Procès des mails "cryptopornos": des peines de prison ferme requises
Des peines de six mois et d'un an de prison ferme sous bracelet électronique ont été respectivement requises mercredi contre deux jeunes hackers jugés à Paris pour une campagne de mails de "sextorsion" en 2019, dont le nombre de victimes...
Des peines de six mois et d'un an de prison ferme sous bracelet électronique ont été respectivement requises mercredi contre deux jeunes hackers jugés à Paris pour une campagne de mails de "sextorsion" en 2019, dont le nombre de victimes est pourtant impossible à établir selon la défense.
La procureure a requis contre Jordan R., 25 ans, trois ans et demi de prison dont trois assortis du sursis probatoire. Contre Augustin I., 25 ans, qui a déjà fait dix mois de détention provisoire, elle a demandé quatre ans de prison dont trois assortis du sursis probatoire.
Elle a également demandé à ce que leur période de prison ferme soit aménagée sous bracelet électronique et qu'ils aient interdiction de se contacter et l'obligation d'indemniser les victimes, notamment.
"En matière de cybercriminalité, les peines sont regardées avec beaucoup d'attention par les délinquants", a-t-elle conclu à l'adresse du tribunal correctionnel.
Les deux prévenus comparaissent depuis lundi pour avoir élaboré un logiciel malveillant, "Varenyky", afin d'infecter un réseau d'ordinateurs pour utiliser leurs adresses IP. A partir de là, des mails en français étaient envoyés automatiquement à des milliers d'adresses Orange, menaçant les internautes de diffuser des vidéos d'eux devant des films pornographiques s'ils ne payaient pas une rançon en bitcoin.
Puissance de frappe
Les deux ex-amis, qui vivaient en partie en Ukraine à l'époque des faits, ont reconnu leur participation et raconté comment ils convertissaient l'argent reçu sur des portefeuilles numériques, wallets, en liquide.
Leur est reproché l'extorsion et tentative, l'accès et maintien dans un système de traitement automatisé de données et blanchiment en bande organisée.
Si Augustin I. a estimé qu'ils n'étaient que des "bras cassés", la parquetière a insisté sur "sa puissance de frappe capitale", jugeant que "les chercheurs en cybersécurité se sont intéressés à Varenyky parce qu'il est sorti du lot".

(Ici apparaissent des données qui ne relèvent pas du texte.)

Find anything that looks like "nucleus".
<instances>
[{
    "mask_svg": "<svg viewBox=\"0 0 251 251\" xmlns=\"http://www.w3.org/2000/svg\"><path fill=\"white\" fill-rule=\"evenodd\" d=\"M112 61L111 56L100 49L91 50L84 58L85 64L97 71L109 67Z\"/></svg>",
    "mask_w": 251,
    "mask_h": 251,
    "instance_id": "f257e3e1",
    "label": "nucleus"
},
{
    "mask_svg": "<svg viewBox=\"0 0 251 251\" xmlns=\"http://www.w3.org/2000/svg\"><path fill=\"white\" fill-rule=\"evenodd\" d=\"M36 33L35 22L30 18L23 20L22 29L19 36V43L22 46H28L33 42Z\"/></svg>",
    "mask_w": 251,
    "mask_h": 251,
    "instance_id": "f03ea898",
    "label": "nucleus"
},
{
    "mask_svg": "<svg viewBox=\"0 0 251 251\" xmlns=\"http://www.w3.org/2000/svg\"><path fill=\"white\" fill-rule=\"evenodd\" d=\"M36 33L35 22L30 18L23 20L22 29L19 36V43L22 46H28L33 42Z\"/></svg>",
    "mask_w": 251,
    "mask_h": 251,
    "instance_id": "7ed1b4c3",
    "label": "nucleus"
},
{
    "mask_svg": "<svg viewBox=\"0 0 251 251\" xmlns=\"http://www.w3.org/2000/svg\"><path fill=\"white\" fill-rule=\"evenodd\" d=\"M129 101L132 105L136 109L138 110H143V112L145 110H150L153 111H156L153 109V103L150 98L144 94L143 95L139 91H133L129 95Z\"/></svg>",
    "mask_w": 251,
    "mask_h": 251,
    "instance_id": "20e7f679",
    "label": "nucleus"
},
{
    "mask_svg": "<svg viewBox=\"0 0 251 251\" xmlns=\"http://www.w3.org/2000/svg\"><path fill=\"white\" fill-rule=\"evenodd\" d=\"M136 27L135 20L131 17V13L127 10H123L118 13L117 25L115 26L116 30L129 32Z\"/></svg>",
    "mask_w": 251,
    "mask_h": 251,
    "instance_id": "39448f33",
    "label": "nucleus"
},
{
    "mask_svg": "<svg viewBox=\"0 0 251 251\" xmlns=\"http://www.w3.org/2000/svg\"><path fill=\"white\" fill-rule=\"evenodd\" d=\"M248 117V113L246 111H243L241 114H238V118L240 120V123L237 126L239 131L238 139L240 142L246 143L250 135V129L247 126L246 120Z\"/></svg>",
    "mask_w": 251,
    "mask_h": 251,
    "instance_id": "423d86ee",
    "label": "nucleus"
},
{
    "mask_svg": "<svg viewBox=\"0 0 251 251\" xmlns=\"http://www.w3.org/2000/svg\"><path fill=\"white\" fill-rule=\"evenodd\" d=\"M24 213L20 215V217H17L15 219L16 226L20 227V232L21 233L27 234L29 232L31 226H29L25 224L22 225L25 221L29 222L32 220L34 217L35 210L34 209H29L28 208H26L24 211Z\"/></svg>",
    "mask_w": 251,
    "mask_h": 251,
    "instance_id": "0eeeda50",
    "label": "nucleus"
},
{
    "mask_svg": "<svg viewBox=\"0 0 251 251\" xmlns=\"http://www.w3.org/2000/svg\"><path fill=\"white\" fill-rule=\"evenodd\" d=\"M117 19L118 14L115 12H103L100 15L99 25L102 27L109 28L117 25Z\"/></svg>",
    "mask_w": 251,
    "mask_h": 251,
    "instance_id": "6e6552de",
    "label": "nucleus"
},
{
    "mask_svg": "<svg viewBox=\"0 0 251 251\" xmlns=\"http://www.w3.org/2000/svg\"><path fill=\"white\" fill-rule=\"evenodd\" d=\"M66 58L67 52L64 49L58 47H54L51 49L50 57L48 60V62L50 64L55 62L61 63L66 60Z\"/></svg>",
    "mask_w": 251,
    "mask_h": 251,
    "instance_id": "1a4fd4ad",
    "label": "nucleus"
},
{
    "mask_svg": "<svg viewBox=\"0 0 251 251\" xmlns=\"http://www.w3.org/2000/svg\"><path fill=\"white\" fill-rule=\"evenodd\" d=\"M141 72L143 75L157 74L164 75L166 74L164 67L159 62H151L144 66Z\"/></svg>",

Alors que du côté de la défense on demande la requalification de l'extorsion en chantage (moins durement réprimé), la parquetière a soutenu que les mails "jouaient sur la peur de diffuser des vidéos intimes", caractérisant "la contrainte morale" nécessaire pour l'infraction d'extorsion.
La défense des deux prévenus a porté l'essentiel des débats sur la difficulté, voire l'impossibilité d'attribuer précisément un seul mail de menace reçu par une victime aux deux coprévenus, les enquêteurs n'ayant pas fait le tri en amont.
Les deux hackers ont été arrêtés en septembre et décembre 2019 et ont avoué avoir commencé leur campagne en 2018, mais ne sont jugés que pour les mois de janvier à juin 2019.
Enquête "bâclée
Des victimes qui ont reçu des mails suspects en dehors de cette période ont toutefois été invitées à se présenter mercredi à l'audience. Autre difficulté : à la même époque, d'autres hackers utilisaient ce genre de virus pour envoyer des mails similaires.
"Il n'y a aucune certitude pour savoir si tel mail a bien été envoyé par l'action de ces deux coprévenus", a répété Me Guillaume Halbique, qui défend Jordan R. avec Me Raphaëlle Rischmann, déplorant une enquête "bâclée".
"C'est comme si on reprochait des vols commis de janvier à fin juin 2019, on ne vous dit pas quel propriétaire est visé, quelle voiture a été volée", a insisté Me Halbique.
"Si vous ne savez pas à quelles victimes vous appliquez les faits reprochés vous serez bien en peine de les condamner", a aussi fait valoir Me Jean-Laurent Panier, conseil d'Augustin I., en s'adressant au tribunal.
Le ministère public a reconnu que de nombreux internautes n'auraient pas dû recevoir d'avis à victime, mais a souligné que "cela illustre la difficulté de l'instruction: la volumétrie des victimes".
Quatre d'entre elles, plutôt âgées, sont venues témoigner de leur détresse, demandant une indemnisation de 250 à quelques milliers d'euros au titre du préjudice moral.
A la barre, les deux hackers ont présenté leurs excuses, disant avoir mûri et pris conscience depuis de l'impact psychologique qu'avaient pu avoir leurs mails.
Le jugement sera rendu le 2 novembre.